-- Passage to read follows --

According to these details, the price per square meter of wall excluding the insulation was calculated as 813000 IRR. To calculate cell glass thermal insulation costs, the price enquired for each cubic meter of material was 1700000 IRR, which, based on the basic thickness considered in the calculations as much as five millimetre material per square meter was considered as 8,500 IRR. The charges of transport and workers increased the base price of material to about 32,000 IRR per cubic meter for a thickness of 5 mm.

To calculate the cost of every 5 mm increase in thickness of the insulation, since in the production of this product increasing thickness in the original form is possible, and there is no other price increase save the cost of materials, only the cost of materials and transportation per 5 mm increase in the thickness was calculated as 10,000 IRR (Due to an increase in product volume transportation cost can be only calculated as base price).

Figure 2. The calculation of the cellular glass and the return on investment chart per increase in the insulation thickness
5.4. Comparing Return on Investment for Cellular Glass and Recycled Cellular Glass

With regard to return on investment calculated, the return on investment chart per increase in the insulation thickness is presented in Figure 2.

-- Passage to read concluded --

● List of tasks:
1 > Answer these questions about the passage on cellular glass insulation costs:
(a) What price per square meter of wall, excluding the insulation, was calculated?
(b) What price was enquired for each cubic meter of cell glass material?
(c) What cost for materials and transportation was calculated per 5 mm increase in insulation thickness?
2 > Please continue the passage on cellular glass insulation costs, starting after its final sentence.

-- Excerpted data follows --

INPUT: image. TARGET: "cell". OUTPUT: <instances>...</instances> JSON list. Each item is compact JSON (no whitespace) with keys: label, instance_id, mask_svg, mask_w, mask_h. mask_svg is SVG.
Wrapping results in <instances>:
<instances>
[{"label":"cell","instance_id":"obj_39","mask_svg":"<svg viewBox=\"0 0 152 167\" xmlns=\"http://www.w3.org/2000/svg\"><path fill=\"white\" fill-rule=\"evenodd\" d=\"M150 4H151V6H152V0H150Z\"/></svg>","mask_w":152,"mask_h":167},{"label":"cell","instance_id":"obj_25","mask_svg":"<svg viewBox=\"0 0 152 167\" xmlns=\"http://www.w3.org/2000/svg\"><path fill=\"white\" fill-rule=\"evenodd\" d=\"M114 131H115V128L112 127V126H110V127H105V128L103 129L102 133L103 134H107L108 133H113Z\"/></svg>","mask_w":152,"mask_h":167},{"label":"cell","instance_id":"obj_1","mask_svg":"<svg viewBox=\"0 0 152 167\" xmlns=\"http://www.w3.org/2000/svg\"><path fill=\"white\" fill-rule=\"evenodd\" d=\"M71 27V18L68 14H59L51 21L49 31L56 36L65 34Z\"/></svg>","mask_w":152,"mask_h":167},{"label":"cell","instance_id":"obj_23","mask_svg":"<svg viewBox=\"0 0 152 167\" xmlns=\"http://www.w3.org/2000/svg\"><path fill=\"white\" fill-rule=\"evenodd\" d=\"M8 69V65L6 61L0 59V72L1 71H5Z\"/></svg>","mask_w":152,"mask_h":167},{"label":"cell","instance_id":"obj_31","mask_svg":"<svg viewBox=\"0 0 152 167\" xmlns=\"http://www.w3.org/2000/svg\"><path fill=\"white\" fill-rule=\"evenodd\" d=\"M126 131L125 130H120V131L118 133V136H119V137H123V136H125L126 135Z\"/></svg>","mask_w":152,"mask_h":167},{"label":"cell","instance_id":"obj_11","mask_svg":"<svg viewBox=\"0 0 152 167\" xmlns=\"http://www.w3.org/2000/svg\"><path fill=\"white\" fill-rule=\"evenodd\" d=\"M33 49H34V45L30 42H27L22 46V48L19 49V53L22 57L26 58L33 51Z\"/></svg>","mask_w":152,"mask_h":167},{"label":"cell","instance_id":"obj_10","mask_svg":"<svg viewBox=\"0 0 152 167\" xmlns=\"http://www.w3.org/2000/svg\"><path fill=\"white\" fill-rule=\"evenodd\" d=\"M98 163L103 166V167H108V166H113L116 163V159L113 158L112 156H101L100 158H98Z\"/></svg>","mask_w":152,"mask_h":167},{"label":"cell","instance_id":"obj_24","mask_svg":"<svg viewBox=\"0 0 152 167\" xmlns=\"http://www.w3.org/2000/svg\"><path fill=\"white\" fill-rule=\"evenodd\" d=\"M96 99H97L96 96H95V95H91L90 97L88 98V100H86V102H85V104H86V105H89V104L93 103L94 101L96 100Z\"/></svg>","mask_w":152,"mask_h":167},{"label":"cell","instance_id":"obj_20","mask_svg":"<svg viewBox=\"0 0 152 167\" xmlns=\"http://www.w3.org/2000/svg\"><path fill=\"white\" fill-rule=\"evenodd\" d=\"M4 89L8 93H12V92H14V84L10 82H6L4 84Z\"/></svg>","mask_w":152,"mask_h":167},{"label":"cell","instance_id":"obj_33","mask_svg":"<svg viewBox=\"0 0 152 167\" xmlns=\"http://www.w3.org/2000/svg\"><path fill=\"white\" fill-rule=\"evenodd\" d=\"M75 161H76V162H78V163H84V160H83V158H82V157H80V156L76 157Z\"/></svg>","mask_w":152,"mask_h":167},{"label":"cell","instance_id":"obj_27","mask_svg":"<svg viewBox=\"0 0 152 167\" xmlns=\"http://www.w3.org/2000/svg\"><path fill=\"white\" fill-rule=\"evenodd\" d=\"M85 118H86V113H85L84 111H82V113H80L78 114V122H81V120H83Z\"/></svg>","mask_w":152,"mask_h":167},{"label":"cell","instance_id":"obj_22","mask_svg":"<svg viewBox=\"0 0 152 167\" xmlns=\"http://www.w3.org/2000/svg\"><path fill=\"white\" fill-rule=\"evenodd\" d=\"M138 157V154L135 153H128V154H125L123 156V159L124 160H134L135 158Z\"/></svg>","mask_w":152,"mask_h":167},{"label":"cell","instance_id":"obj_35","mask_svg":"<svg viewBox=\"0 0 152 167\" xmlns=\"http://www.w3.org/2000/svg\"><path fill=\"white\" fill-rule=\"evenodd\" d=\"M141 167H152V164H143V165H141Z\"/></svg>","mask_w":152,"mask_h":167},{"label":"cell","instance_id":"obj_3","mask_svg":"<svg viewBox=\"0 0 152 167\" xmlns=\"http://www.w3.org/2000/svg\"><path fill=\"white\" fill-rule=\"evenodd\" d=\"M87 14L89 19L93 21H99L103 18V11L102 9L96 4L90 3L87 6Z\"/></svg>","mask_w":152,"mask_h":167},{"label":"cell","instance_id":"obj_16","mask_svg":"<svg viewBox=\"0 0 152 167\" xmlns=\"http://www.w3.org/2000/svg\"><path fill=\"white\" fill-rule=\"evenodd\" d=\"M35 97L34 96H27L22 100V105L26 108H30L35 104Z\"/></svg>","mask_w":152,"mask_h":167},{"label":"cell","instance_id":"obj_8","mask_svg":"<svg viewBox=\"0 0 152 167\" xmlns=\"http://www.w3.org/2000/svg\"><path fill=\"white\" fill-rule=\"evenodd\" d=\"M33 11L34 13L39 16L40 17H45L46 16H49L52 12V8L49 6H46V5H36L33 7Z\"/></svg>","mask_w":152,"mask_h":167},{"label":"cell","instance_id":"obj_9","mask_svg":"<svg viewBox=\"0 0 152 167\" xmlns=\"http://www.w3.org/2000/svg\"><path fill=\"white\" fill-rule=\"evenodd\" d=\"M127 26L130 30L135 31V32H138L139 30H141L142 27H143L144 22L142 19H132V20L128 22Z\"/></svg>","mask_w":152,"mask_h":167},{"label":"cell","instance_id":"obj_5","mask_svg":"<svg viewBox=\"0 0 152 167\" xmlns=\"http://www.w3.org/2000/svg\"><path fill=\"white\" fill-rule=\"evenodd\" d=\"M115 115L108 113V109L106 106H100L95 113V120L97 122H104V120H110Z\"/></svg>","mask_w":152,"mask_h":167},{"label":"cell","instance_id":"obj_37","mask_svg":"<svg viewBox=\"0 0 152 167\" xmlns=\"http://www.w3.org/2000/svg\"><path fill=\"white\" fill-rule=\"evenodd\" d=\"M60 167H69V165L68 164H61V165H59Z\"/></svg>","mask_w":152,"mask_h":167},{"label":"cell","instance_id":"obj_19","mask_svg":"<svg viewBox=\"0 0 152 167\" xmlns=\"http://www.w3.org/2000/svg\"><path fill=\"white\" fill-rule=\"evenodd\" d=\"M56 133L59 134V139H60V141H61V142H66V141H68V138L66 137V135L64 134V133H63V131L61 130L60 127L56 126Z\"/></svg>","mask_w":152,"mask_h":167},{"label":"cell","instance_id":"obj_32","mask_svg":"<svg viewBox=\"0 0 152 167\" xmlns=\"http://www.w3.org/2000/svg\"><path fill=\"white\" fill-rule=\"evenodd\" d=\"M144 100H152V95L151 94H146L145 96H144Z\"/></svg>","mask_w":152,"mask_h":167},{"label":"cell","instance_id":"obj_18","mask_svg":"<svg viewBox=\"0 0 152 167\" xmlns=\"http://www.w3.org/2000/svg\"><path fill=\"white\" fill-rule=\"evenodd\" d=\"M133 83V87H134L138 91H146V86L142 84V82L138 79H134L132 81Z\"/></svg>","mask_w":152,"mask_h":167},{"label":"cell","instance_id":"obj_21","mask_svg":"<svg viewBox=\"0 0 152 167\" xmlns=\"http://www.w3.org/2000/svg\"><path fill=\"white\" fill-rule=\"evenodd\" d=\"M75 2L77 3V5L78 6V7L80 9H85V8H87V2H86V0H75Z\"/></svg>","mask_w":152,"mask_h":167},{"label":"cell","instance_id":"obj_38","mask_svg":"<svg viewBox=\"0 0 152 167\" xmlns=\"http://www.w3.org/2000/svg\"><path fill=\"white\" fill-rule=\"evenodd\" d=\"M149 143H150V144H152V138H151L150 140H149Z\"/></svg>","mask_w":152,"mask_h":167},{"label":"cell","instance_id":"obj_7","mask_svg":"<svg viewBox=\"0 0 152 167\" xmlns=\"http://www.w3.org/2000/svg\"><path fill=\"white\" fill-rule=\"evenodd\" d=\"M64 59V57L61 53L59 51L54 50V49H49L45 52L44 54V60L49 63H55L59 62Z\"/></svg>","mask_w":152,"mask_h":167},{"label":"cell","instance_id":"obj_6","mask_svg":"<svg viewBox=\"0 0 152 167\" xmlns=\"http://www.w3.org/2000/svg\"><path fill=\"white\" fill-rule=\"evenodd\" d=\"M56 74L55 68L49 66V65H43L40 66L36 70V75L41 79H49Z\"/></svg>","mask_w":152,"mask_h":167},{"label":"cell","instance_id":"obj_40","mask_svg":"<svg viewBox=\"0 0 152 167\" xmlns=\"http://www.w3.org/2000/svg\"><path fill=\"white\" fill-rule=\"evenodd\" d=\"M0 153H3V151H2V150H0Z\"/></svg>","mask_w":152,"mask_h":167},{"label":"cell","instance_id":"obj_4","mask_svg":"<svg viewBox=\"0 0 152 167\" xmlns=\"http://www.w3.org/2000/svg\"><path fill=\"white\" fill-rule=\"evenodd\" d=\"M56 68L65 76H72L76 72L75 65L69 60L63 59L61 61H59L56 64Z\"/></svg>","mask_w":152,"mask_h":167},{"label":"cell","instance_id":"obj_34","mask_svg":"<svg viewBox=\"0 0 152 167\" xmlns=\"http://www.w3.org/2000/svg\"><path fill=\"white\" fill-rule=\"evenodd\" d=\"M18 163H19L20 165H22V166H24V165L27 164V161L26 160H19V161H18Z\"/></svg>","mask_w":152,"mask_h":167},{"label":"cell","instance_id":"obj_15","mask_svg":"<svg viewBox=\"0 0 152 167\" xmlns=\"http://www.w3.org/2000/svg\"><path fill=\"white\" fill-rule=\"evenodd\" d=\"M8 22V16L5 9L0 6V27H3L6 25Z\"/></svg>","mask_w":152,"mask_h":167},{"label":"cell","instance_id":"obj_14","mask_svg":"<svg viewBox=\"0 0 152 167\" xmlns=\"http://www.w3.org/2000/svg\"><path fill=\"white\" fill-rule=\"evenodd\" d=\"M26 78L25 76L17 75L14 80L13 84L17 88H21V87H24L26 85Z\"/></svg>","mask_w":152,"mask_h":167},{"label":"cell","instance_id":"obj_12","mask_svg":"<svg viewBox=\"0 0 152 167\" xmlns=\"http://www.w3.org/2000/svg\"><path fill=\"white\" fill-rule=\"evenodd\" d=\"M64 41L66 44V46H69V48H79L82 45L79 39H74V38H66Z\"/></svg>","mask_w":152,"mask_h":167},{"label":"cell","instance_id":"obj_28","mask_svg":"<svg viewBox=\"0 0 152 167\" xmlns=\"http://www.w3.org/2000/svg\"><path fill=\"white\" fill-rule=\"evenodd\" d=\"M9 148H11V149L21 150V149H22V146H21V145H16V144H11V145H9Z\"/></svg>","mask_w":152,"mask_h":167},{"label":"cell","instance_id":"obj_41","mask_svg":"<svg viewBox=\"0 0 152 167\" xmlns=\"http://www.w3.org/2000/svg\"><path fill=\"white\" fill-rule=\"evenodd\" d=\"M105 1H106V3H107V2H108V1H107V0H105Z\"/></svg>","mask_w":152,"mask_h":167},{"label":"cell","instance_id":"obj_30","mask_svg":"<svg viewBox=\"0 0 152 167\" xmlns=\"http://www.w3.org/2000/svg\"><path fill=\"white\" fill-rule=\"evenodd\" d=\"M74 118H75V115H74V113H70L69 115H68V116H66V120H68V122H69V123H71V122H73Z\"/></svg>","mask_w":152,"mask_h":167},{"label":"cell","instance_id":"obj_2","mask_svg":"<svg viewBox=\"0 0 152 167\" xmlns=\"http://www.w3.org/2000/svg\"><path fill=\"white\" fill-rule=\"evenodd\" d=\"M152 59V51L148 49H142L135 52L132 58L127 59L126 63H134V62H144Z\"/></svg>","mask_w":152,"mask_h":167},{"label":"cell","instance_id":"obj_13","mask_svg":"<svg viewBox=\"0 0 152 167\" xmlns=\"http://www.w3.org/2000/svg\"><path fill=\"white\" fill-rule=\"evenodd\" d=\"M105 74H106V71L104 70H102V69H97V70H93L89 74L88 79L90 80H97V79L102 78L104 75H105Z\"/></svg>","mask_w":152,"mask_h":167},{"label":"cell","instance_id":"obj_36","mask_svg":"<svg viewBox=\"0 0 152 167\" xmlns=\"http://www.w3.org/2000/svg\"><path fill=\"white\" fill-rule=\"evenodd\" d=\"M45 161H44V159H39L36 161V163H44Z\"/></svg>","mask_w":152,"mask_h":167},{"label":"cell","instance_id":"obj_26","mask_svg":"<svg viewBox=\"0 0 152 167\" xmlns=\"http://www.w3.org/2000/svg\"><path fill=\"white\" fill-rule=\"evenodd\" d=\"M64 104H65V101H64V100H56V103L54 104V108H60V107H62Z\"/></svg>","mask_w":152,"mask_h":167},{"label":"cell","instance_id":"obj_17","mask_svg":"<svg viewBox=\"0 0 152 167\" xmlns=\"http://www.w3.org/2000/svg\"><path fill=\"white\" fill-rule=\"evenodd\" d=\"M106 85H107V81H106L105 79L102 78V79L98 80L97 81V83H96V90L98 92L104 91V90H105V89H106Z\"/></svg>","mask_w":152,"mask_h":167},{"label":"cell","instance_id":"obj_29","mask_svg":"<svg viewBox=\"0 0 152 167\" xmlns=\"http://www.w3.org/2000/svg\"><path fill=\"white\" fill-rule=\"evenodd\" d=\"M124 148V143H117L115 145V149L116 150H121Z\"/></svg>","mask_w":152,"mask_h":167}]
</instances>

-- Excerpted data concluded --

● Solved problems:
1 >
(a) 813000 IRR
(b) 1700000 IRR
(c) 10,000 IRR

2 >
As can be seen, the optimal insulation thickness according to the specifications provided is 1.5 cm. At this thickness, taking into account the initial cost, insulation has the maximum efficiency. In other words, the shortest period of return on investment occur at this thickness. Based on calculations, heat transfer coefficient of the entire wall with this much thickness was equivalent to 2.120 watts per square meter Kelvin. Referring to regulations provided by Article 19 of national construction regulations and investigating values of reference heat transfer coefficient of wall based on building classification, we found out that heat transfer coefficient of wall at optimum insulation thickness does not satisfy requirements provided in the regulations. Although in the functional approach, the sum of multiplying heat transfer coefficient of each part of building should be lower than reference heat transfer coefficient, taking into account the use of insulation in the wall, it is expected that this part of building have a lower heat transfer rate to compensate other parts. In calculations performed by the software, the reference heat transfer coefficient for walls of each city and weather station was taken from national building regulations. The software compares the wall heat transfer coefficient per thickness amount with the reference heat transfer coefficient and presents the minimum thickness of the insulation that satisfies the requirements of national regulations Article 19 with the shortest period of return on investment. This thickness for cellular glass was calculated as 6.5 cm. To better understand the advantages of using cellular glass brick instead of pressure bricks in the walls, the return on investment chart for it is examined. As can be seen, the return on investment period is less than a year (178 days) which is quite remarkable. The energy costs savings over the 30-years lifetime of insulation is 46000000 IRR per square meter of wall [12].

Figure 3. Comparison of pressure wall brick (11 cm) and cellular glass wall brick (6.5 cm)

6. Conclusion

The findings indicate that with increase in energy price and increase in the difference between cost of melting raw materials and that of melting recycled glass; and enactment of regulations for reducing extraction of raw materials and using recycled ones instead in construction projects can significantly affect the cost-effectiveness of using recycled materials in producing cellular glass; especially in contemporary architecture and future ZEB sustecture. In the other word recycled building materials can be adopted in solar architecture to energy efficiency.